## controlled thermodynamic integral for Bayesian model comparison

**C**hris Oates, Theodore Papamarkou, and Mark Girolami (all from the University of Warwick) just arXived a paper on a new form of thermodynamic integration for computing marginal likelihoods. (I had actually discussed this paper with the authors on a few occasions when visiting Warwick.) The other name of thermodynamic integration is path sampling (Gelman and Meng, 1998). In the current paper, the path goes from the prior to the posterior by a sequence of intermediary distributions using a power of the likelihood. While the path sampling technique is quite efficient a method, the authors propose to improve it through the recourse to control variates, in order to decrease the variance. The control variate is taken from Mira et al. (2013), namely a one-dimensional temperature-dependent transform of the score function. (Strictly speaking, this is an asymptotic control variate in that the mean is only asymptotically zero.) This control variate is then incorporated within the expectation inside the path sampling integral. Its arbitrary elements are then calibrated against the variance of the path sampling integral. Except for the temperature ladder where the authors use a standard geometric rate, as the approach does not account for Monte Carlo and quadrature errors. (The degree of the polynomials used in the control variates is also arbitrarily set.) Interestingly, the paper mixes a lot of recent advances, from the zero variance notion of Mira et al. (2013) to the manifold Metropolis-adjusted Langevin algorithm of Girolami and Calderhead (2011), uses as a base method pMCMC (Jasra et al., 2007). The examples processed in the paper are regression (where the controlled version truly has a zero variance!) and logistic regression (with the benchmarked Pima Indian dataset), with a counter-example of a PDE interestingly proposed in the discussion section. I quite agree with the authors that the method is difficult to envision in complex enough models. I also did not see mentions therein of the extra time involved in using this control variate idea.

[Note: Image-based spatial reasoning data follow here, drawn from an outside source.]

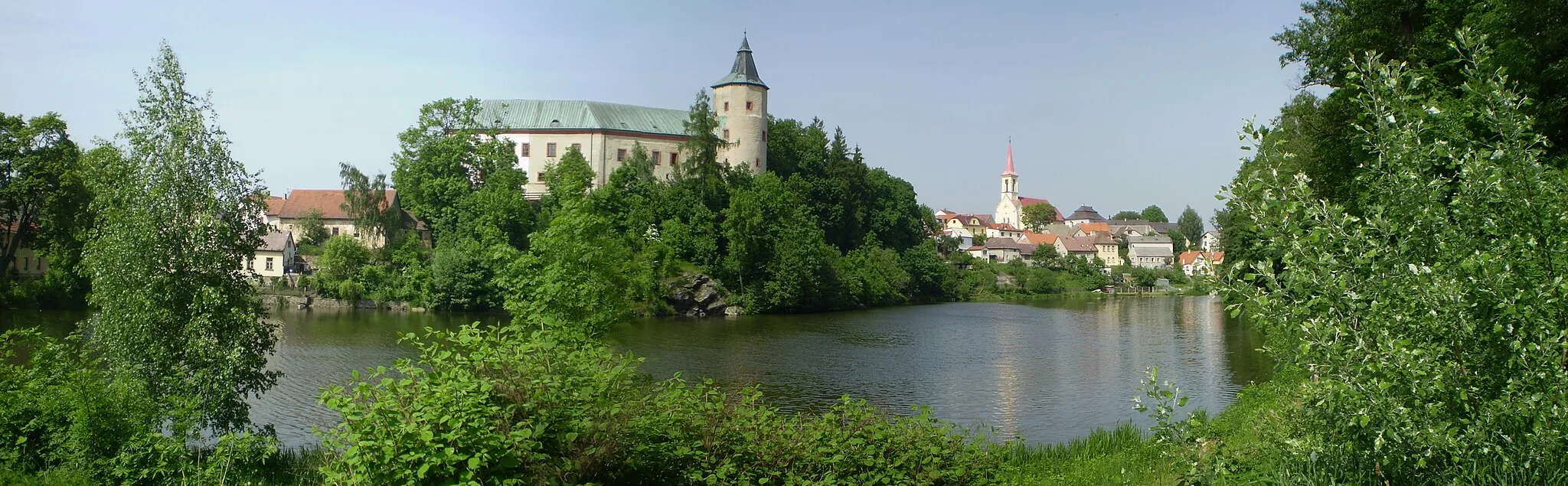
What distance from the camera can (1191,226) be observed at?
148m

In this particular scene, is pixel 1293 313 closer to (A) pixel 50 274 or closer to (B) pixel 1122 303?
(A) pixel 50 274

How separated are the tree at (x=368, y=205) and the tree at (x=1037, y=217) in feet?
376

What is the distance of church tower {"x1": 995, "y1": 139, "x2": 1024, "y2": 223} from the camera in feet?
533

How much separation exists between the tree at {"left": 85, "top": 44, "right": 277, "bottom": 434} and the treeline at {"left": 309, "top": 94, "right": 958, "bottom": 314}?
28.8m

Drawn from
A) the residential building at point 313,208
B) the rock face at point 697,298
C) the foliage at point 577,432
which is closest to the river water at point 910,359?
the foliage at point 577,432

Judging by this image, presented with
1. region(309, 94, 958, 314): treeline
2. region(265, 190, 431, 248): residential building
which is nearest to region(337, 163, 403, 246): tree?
region(309, 94, 958, 314): treeline

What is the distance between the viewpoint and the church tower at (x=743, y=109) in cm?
6612

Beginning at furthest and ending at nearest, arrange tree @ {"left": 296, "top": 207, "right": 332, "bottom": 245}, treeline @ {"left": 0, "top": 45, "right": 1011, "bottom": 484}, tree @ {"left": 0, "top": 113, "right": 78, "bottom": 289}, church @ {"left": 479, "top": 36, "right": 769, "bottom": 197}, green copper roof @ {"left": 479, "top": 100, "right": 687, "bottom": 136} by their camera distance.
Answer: green copper roof @ {"left": 479, "top": 100, "right": 687, "bottom": 136}
church @ {"left": 479, "top": 36, "right": 769, "bottom": 197}
tree @ {"left": 296, "top": 207, "right": 332, "bottom": 245}
tree @ {"left": 0, "top": 113, "right": 78, "bottom": 289}
treeline @ {"left": 0, "top": 45, "right": 1011, "bottom": 484}

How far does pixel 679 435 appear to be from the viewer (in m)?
8.73

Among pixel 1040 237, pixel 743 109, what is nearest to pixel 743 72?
pixel 743 109

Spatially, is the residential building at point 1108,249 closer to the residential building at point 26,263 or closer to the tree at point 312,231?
the tree at point 312,231

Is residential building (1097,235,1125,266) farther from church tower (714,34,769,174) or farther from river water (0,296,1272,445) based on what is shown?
river water (0,296,1272,445)

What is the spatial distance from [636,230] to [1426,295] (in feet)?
163

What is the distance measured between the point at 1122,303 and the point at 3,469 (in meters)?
64.3
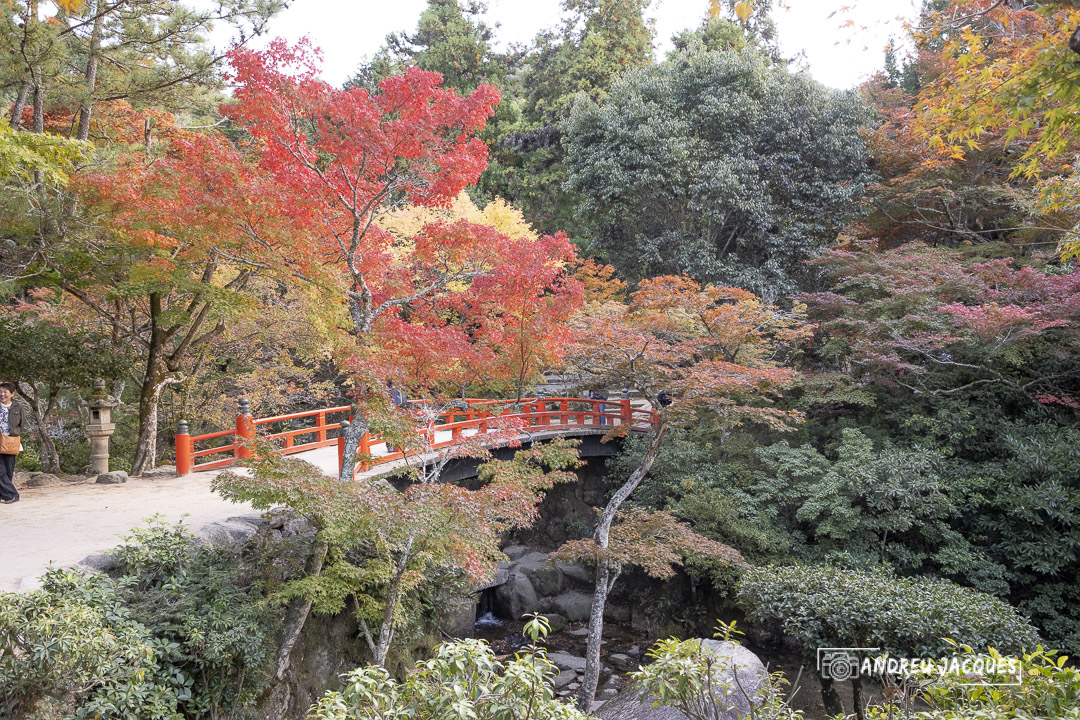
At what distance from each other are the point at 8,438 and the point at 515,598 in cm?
885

December 28, 2014 at 11:36 am

[…] Controlled Thermodynamic Integral” [arXiv] [Xi’an’s Og] [Og […]

April 27, 2014 at 7:05 pm

Thank you Christian for your discussion of our work on the Og, and also for your helpful thoughts in the early days of this project! It might be interesting to speculate on some aspects of this procedure:

(i) Quadrature error is present in all estimates of evidence that are based on thermodynamic integration. It remains unknown how to exactly compute the optimal (variance minimising) temperature ladder “on-the-fly”; indeed this may be impossible, since the optimum is defined via a boundary value problem rather than an initial value problem. Other proposals for approximating this optimum are compatible with control variates (e.g. Grosse et al, NIPS 2013, Friel and Wyse, 2014). In empirical experiments we have found that the second order quadrature rule proposed by Friel and Wyse 2014 leads to substantially reduced bias, regardless of the specific choice of ladder.

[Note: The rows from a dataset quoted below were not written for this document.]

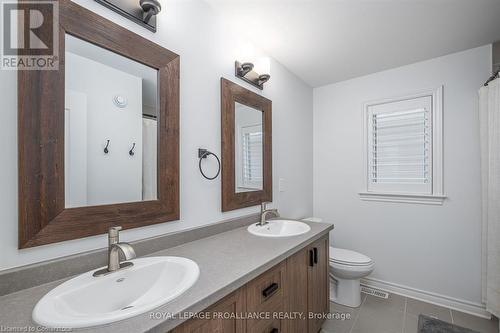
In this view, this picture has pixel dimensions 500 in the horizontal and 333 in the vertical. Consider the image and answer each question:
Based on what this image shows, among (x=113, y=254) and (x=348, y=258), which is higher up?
(x=113, y=254)

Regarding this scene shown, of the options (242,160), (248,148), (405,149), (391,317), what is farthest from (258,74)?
(391,317)

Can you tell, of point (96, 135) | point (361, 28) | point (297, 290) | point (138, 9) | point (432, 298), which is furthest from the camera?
point (432, 298)

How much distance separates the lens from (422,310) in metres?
2.03

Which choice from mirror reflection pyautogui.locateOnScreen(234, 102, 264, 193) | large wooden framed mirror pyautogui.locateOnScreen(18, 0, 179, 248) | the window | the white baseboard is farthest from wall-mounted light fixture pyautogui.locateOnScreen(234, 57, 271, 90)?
the white baseboard

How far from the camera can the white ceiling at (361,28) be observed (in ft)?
4.89

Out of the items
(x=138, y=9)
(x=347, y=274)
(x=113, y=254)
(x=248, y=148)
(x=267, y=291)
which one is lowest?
(x=347, y=274)

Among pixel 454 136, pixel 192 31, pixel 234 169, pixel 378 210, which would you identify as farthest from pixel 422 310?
pixel 192 31

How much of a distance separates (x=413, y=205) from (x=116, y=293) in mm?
2557

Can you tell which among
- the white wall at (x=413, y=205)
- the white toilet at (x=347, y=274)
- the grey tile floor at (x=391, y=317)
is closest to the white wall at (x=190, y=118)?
the white toilet at (x=347, y=274)

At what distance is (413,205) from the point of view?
2254 millimetres

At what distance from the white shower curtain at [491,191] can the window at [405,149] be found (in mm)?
311

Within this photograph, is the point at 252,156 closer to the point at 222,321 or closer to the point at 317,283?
the point at 317,283

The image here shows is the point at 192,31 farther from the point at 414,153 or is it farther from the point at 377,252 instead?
the point at 377,252

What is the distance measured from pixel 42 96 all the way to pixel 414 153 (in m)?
2.81
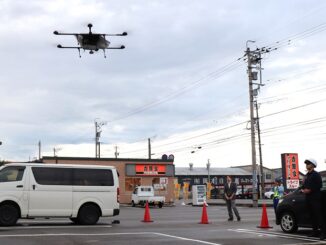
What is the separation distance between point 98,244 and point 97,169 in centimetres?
684

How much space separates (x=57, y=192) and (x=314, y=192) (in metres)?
8.94

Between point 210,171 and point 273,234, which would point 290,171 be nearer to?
point 273,234

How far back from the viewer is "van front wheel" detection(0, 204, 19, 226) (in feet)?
53.5

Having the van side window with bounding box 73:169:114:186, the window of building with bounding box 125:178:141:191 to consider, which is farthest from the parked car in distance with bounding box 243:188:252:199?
the van side window with bounding box 73:169:114:186

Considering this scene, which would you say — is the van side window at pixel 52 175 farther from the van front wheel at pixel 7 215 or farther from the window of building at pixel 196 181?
the window of building at pixel 196 181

(ii) Our experiments considered first and second degree polynomials as ZV control variates. In fact, intuition specifically motivates the use of second degree polynomials: Let us presume a linear expansion of the log-likelihood in \theta. Then the implied score function is constant, not depending on \theta. The quadratic ZV control variates are, in effect, obtained by multiplying the score function by \theta. Thus control variates can be chosen to perfectly correlate with the log-likelihood, leading to zero-variance estimators. Of course, there is an empirical question of whether higher-order polynomials are useful when this Taylor approximation is inappropriate, but they would require the estimation of many more coefficients and in practice may be less stable.

(iii) We require that the control variates are stored along the chain and that their sample covariance is computed after the MCMC has terminated. For the specific examples in the paper such additional computation is a negligible fraction of the total computational, so that we did not provide specific timings. When non-diffegeometric MCMC is used to obtain samples, or when the score is unavailable in closed-form and must be estimated, the computational cost of the procedure would necessarily increase.

For the wide class of statistical models with tractable likelihoods, employed in almost all areas of statistical application, the CTI we propose should provide state-of-the-art estimation performance with negligible increase in computational costs.